The Court heard argument by the Debtor, Trustee and United States Trustee on the Debtor's Objection to the Trustee's Final Application for Compensation, as supplemented. The Order Scheduling (I) Hearing on Confirmation of Plan of Reorganization, (II) Deadlines with Respect to Confirmation Hearing, and (III) Deadlines for Filing Administrative Expense Applications provided that the Court will conduct a hearing on any timely filed applications for compensation of professionals at the confirmation hearing. Doc. No. 84, ¶ 1.

Discussion

Disinterestedness of Subchapter V Trustee

A subchapter V trustee must be disinterested. Section 1183 of the Bankruptcy Code provides that the United States Trustee shall appoint "one disinterested person to serve as trustee in the case ...." 11 U.S.C. § 1183(a). The Bankruptcy Code defines a disinterested person, in part, as a person that:

(C) does not have an interest materially adverse to the interest of the estate or of any class of creditors or equity security holders, by reason of any direct or indirect relationship to, connection with, or interest in, the debtor, or for any other reason.

*Stated goal 1*
In the bankruptcy passage, whom must the United States Trustee appoint under Section 1183(a)?
The rows below have no connection to the bankruptcy passage.

*Supplied entries*
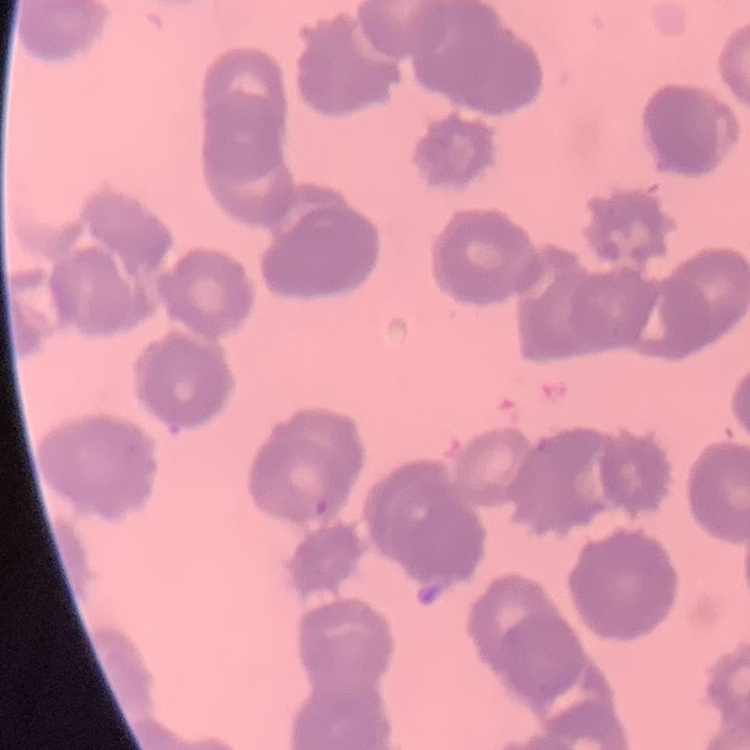

erythrocyte_morphology: rouleaux formation
preparation: thin peripheral smear
image_type: square crop of a larger photomicrograph
stain: Field's or Giemsa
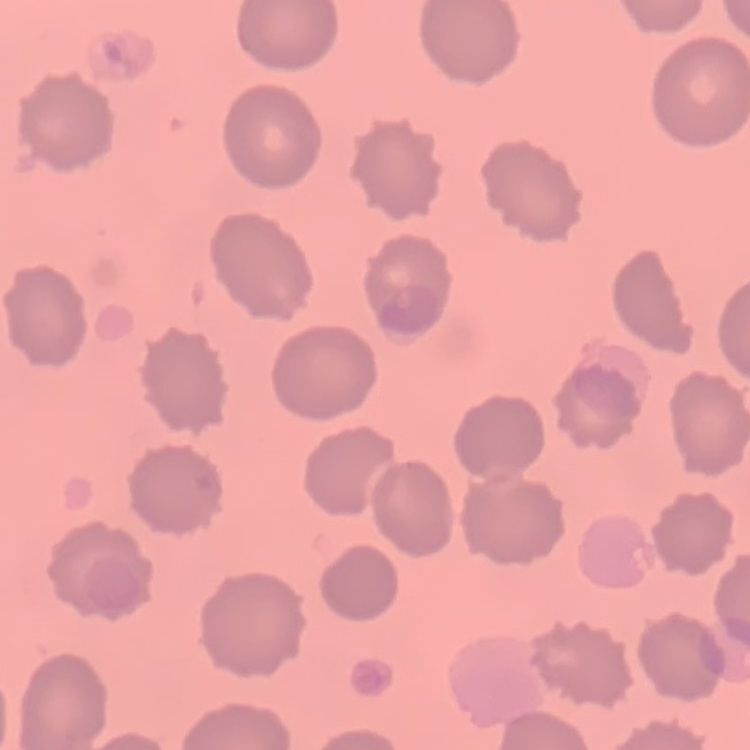
red blood cell morphology = no rouleaux formation
stain = Field's or Giemsa
image type = one tile cut from a larger photomicrograph
preparation = thin peripheral smear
State which parasite is depicted.
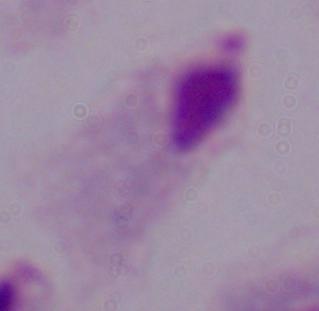
A trichomonad.

Summary:
  - Modality: photomicrograph
  - Magnification: 1000x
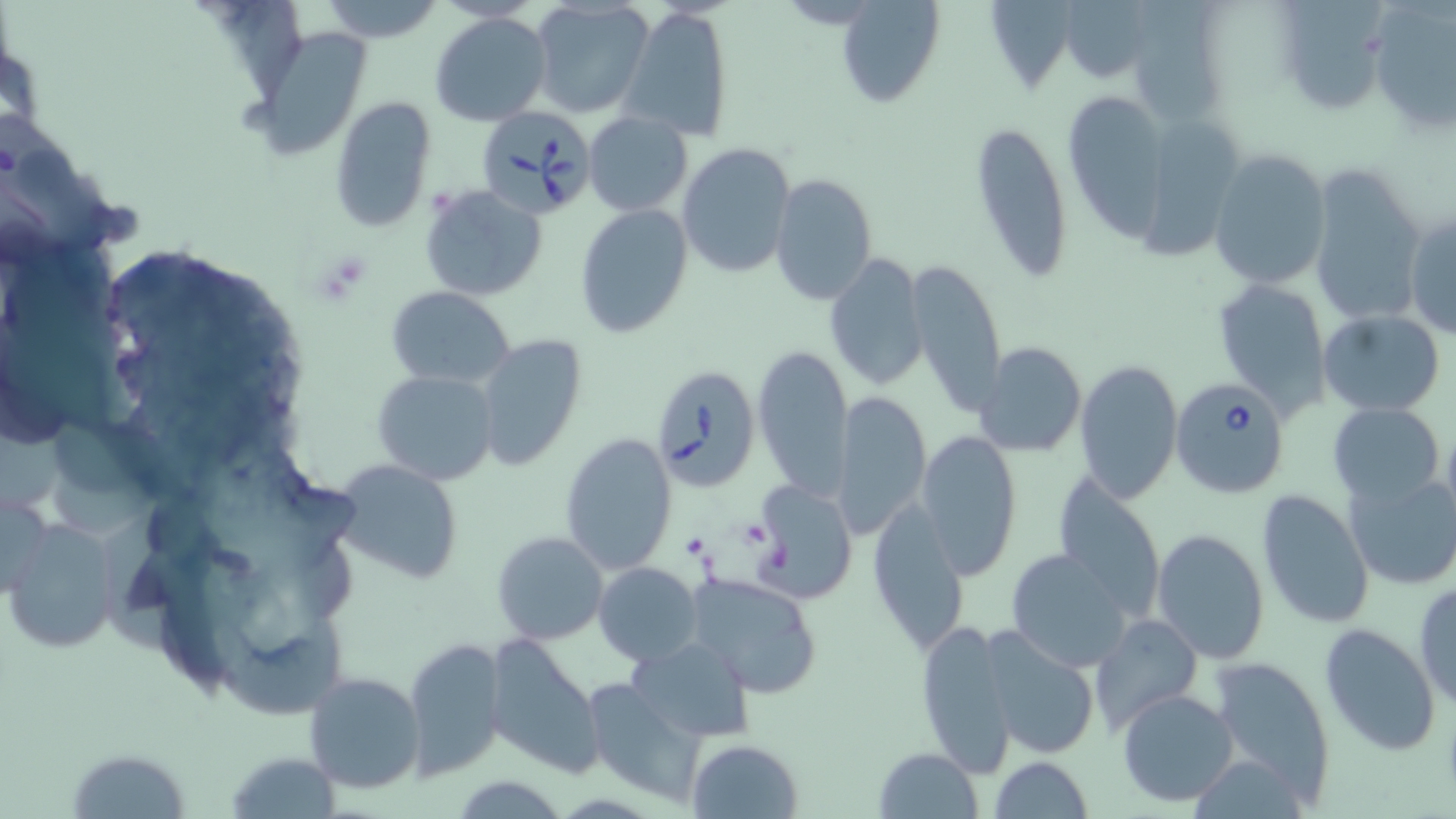

Summary:
  - Coordinate format: approximate bounding boxes as named x1/y1/x2/y2 corners in pixels
  - Platelet locations: (x1=736, y1=517, x2=772, y2=549), (x1=682, y1=531, x2=710, y2=559)
  - Uninfected red blood cell locations: (x1=316, y1=0, x2=445, y2=41), (x1=1057, y1=0, x2=1158, y2=84), (x1=834, y1=1, x2=942, y2=108), (x1=1366, y1=1, x2=1456, y2=133), (x1=528, y1=2, x2=651, y2=120), (x1=622, y1=6, x2=734, y2=140), (x1=430, y1=11, x2=553, y2=126), (x1=241, y1=25, x2=376, y2=163), (x1=1064, y1=92, x2=1170, y2=239), (x1=330, y1=96, x2=438, y2=233), (x1=584, y1=111, x2=695, y2=218), (x1=1139, y1=116, x2=1247, y2=258), (x1=970, y1=117, x2=1074, y2=285), (x1=678, y1=143, x2=796, y2=281), (x1=1206, y1=148, x2=1332, y2=291), (x1=1305, y1=167, x2=1427, y2=332), (x1=770, y1=175, x2=878, y2=304), (x1=420, y1=186, x2=548, y2=299), (x1=576, y1=205, x2=692, y2=338), (x1=1405, y1=210, x2=1456, y2=340), (x1=825, y1=252, x2=930, y2=394), (x1=906, y1=258, x2=1006, y2=415), (x1=1215, y1=276, x2=1331, y2=412), (x1=385, y1=286, x2=515, y2=388), (x1=1318, y1=310, x2=1445, y2=416), (x1=476, y1=336, x2=589, y2=474), (x1=975, y1=341, x2=1087, y2=457), (x1=753, y1=343, x2=853, y2=499), (x1=1074, y1=357, x2=1184, y2=504), (x1=371, y1=370, x2=499, y2=486), (x1=834, y1=390, x2=929, y2=541), (x1=1329, y1=402, x2=1444, y2=511), (x1=1440, y1=414, x2=1456, y2=537), (x1=916, y1=429, x2=1023, y2=579), (x1=558, y1=431, x2=679, y2=576), (x1=329, y1=458, x2=466, y2=585), (x1=1051, y1=470, x2=1166, y2=621), (x1=1344, y1=471, x2=1456, y2=591), (x1=755, y1=481, x2=857, y2=603), (x1=0, y1=486, x2=56, y2=606), (x1=1256, y1=489, x2=1375, y2=630), (x1=866, y1=498, x2=971, y2=653), (x1=4, y1=519, x2=123, y2=653), (x1=1152, y1=528, x2=1270, y2=663), (x1=492, y1=529, x2=609, y2=645), (x1=1006, y1=547, x2=1133, y2=671), (x1=595, y1=562, x2=703, y2=667), (x1=685, y1=571, x2=823, y2=697), (x1=1413, y1=579, x2=1455, y2=710), (x1=1088, y1=612, x2=1204, y2=738), (x1=916, y1=618, x2=1017, y2=777), (x1=1318, y1=623, x2=1441, y2=757), (x1=978, y1=625, x2=1102, y2=758), (x1=482, y1=635, x2=604, y2=776), (x1=626, y1=637, x2=755, y2=741), (x1=405, y1=639, x2=509, y2=778), (x1=1209, y1=654, x2=1335, y2=800), (x1=302, y1=671, x2=426, y2=794), (x1=579, y1=676, x2=705, y2=804), (x1=1116, y1=688, x2=1239, y2=806), (x1=687, y1=739, x2=803, y2=819), (x1=67, y1=747, x2=193, y2=819), (x1=873, y1=747, x2=983, y2=819), (x1=224, y1=751, x2=341, y2=818), (x1=990, y1=755, x2=1093, y2=819), (x1=1190, y1=755, x2=1310, y2=817)
  - Babesia divergens-infected red blood cell locations: (x1=479, y1=106, x2=600, y2=220), (x1=651, y1=364, x2=761, y2=491), (x1=1170, y1=376, x2=1288, y2=499)
  - Slide-level diagnosis: Babesia divergens
  - Magnification: 1000x
  - Image size: 1456×819 pixels
  - Stain: May-Grünwald-Giemsa
  - Field of view: single
  - Preparation: thin blood film
  - Modality: optical microscopy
Report the malaria status of this cell.
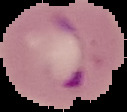
It is parasitized.

The area outside the segmented cell region is set to black. Image is 127×112 pixels. From a thin blood film.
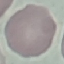
malaria status = uninfected
stain = Giemsa
image type = cell patch, automatically extracted from a larger field of view and resized to 64 × 64 pixels
capture = smartphone camera at the microscope eyepiece
preparation = thin blood film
Assess this cell for malaria.
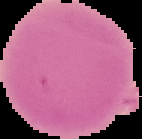

Uninfected.

The area outside the segmented cell region is set to black. Image is 142×139 pixels. From a thin blood smear.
Classify this cell by malaria status.
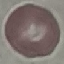

Uninfected.

Summary:
  - Stain: Giemsa
  - Capture: smartphone camera at the microscope eyepiece
  - Image type: cell patch, automatically extracted from a larger field of view and resized to 64 × 64 pixels
  - Preparation: thin smear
Locate every Plasmodium parasite.
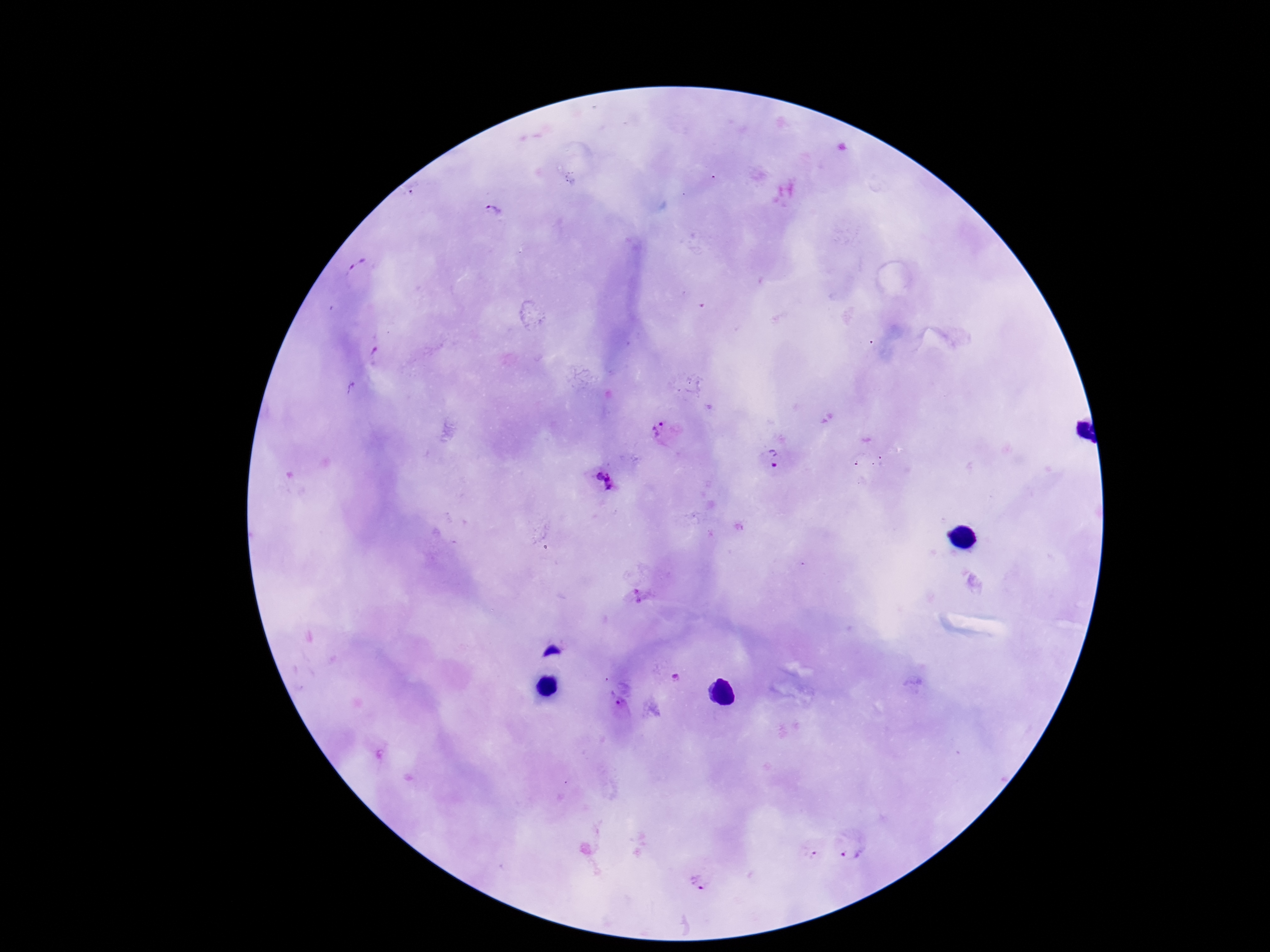
Approximate centers as {x, y} in pixels.
Plasmodium parasites: {495, 210}, {359, 269}, {374, 353}, {663, 432}, {774, 457}, {601, 484}, {637, 596}, {677, 678}, {619, 706}, {850, 850}, {699, 885}.

preparation = thick blood smear
capture = smartphone camera through the microscope eyepiece
patient malaria status = infected
stain = Giemsa
image size = 1270×952 pixels
field of view = single
magnification = 100x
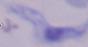

modality: micrograph
identification: trypanosome
magnification: 1000x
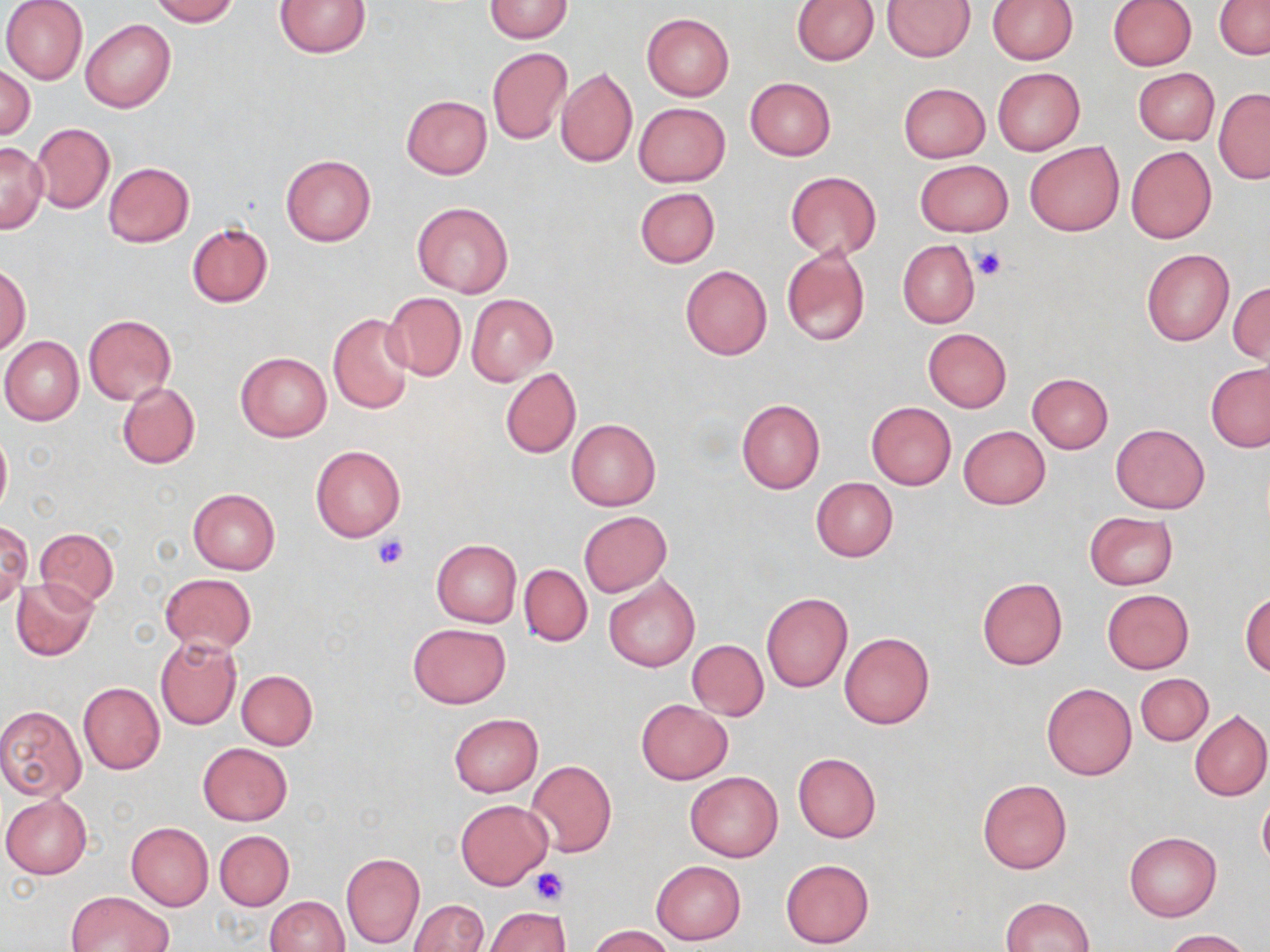 Approximate bounding boxes as (x1, y1, x2, y2) in pixels. Uninfected red blood cell locations: (1, 0, 87, 85), (148, 0, 238, 25), (276, 0, 370, 57), (792, 0, 878, 65), (883, 0, 975, 60), (988, 0, 1078, 64), (483, 1, 573, 42), (1107, 1, 1197, 69), (1215, 1, 1270, 59), (641, 13, 734, 101), (81, 19, 175, 113), (487, 48, 571, 144), (1, 66, 35, 139), (556, 67, 637, 168), (991, 68, 1085, 156), (1134, 68, 1218, 144), (745, 78, 835, 161), (898, 82, 991, 162), (1214, 89, 1270, 183), (401, 95, 492, 179), (633, 103, 730, 186), (30, 122, 115, 214), (0, 141, 46, 232), (1024, 142, 1125, 235), (1126, 145, 1218, 244), (282, 154, 375, 246), (915, 159, 1013, 236), (103, 161, 193, 247), (784, 171, 881, 259), (635, 187, 719, 267), (412, 202, 513, 298), (186, 223, 273, 308), (898, 240, 980, 327), (781, 245, 870, 347), (1141, 248, 1233, 346), (1, 264, 31, 354), (680, 265, 773, 360), (1229, 280, 1269, 366), (383, 291, 466, 381), (466, 293, 557, 385), (327, 311, 416, 415), (84, 315, 176, 405), (101, 316, 188, 471), (923, 328, 1012, 413), (2, 336, 84, 426), (235, 352, 331, 441), (1205, 362, 1270, 452), (500, 368, 581, 459), (1027, 373, 1112, 454), (117, 381, 200, 469), (736, 398, 824, 495), (865, 402, 955, 491), (566, 418, 660, 510), (1110, 424, 1210, 514), (958, 425, 1050, 509), (0, 427, 11, 519), (310, 445, 405, 542), (811, 477, 897, 562), (188, 489, 280, 575), (579, 511, 670, 596), (1084, 512, 1178, 590), (1, 519, 31, 608), (34, 528, 120, 609), (432, 539, 521, 627), (519, 564, 592, 646), (160, 573, 256, 652), (604, 574, 700, 672), (977, 576, 1067, 670), (10, 577, 98, 661), (1102, 589, 1194, 673), (761, 592, 852, 692), (1241, 593, 1270, 677), (408, 623, 510, 708), (839, 632, 934, 729), (154, 636, 242, 730), (687, 640, 769, 719), (236, 669, 317, 750), (1136, 674, 1213, 746), (78, 682, 165, 775), (1041, 683, 1138, 781), (636, 699, 733, 784), (0, 705, 87, 800), (1190, 709, 1270, 802), (449, 714, 542, 797), (198, 742, 292, 825), (793, 752, 882, 842), (526, 760, 617, 857), (685, 772, 782, 862), (977, 779, 1073, 874), (1257, 794, 1270, 870), (1, 795, 91, 879), (456, 800, 551, 889), (126, 823, 214, 911), (214, 830, 294, 909), (1124, 831, 1221, 921), (341, 852, 425, 949), (780, 859, 874, 948), (651, 860, 745, 944), (66, 891, 175, 952), (264, 896, 349, 952), (1000, 897, 1094, 952), (410, 900, 488, 952), (485, 906, 570, 952), (589, 924, 675, 951), (1166, 929, 1250, 951). Platelet locations: (973, 247, 1006, 281), (374, 535, 408, 568), (532, 867, 568, 906). Slide-level diagnosis: no evidence of blood parasites. May-Grünwald-Giemsa stain. Optical microscopy. Image is 1270×952 pixels. Thin blood smear. One field of a larger specimen. 1000x magnification.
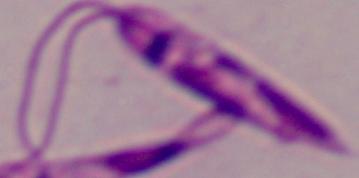

magnification = 1000x
modality = micrograph
identification = Leishmania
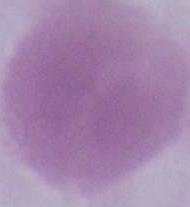

{
  "modality": "photomicrograph",
  "identification": "red blood cell",
  "magnification": "1000x"
}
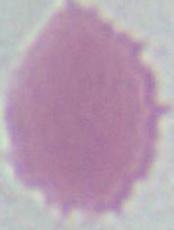

modality = photomicrograph
magnification = 1000x
identification = red blood cell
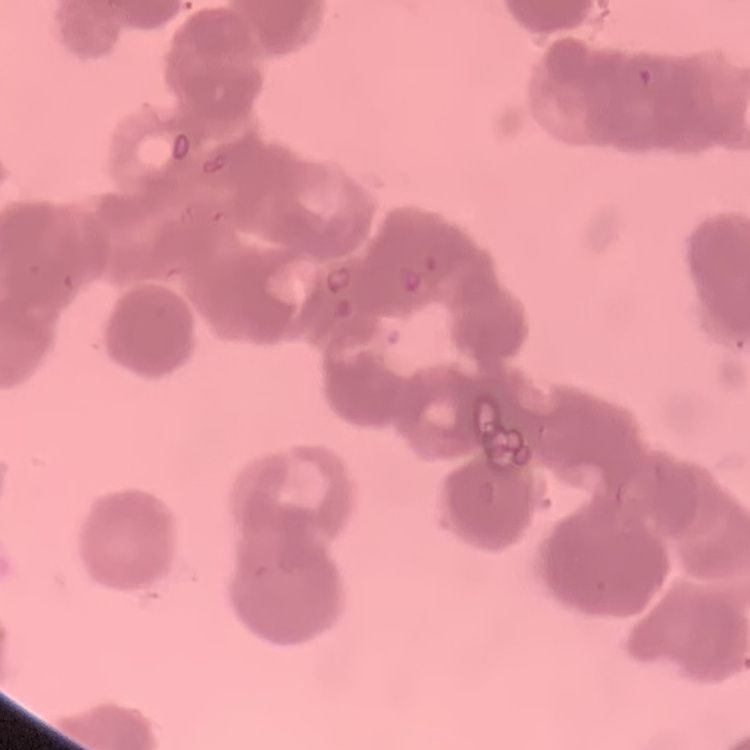
Summary:
  - Red blood cell morphology: rouleaux formation
  - Preparation: thin blood smear
  - Stain: Field's or Giemsa
  - Image type: one tile cut from a larger photomicrograph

*Stated goal 2*
Please show each line from the rows above that contains the word "patch".

*Complete response 1*
One disinterested person to serve as trustee in the case.

*Complete response 2*
image type = cell patch, automatically extracted from a larger field of view and resized to 64 × 64 pixels
  - Image type: cell patch, automatically extracted from a larger field of view and resized to 64 × 64 pixels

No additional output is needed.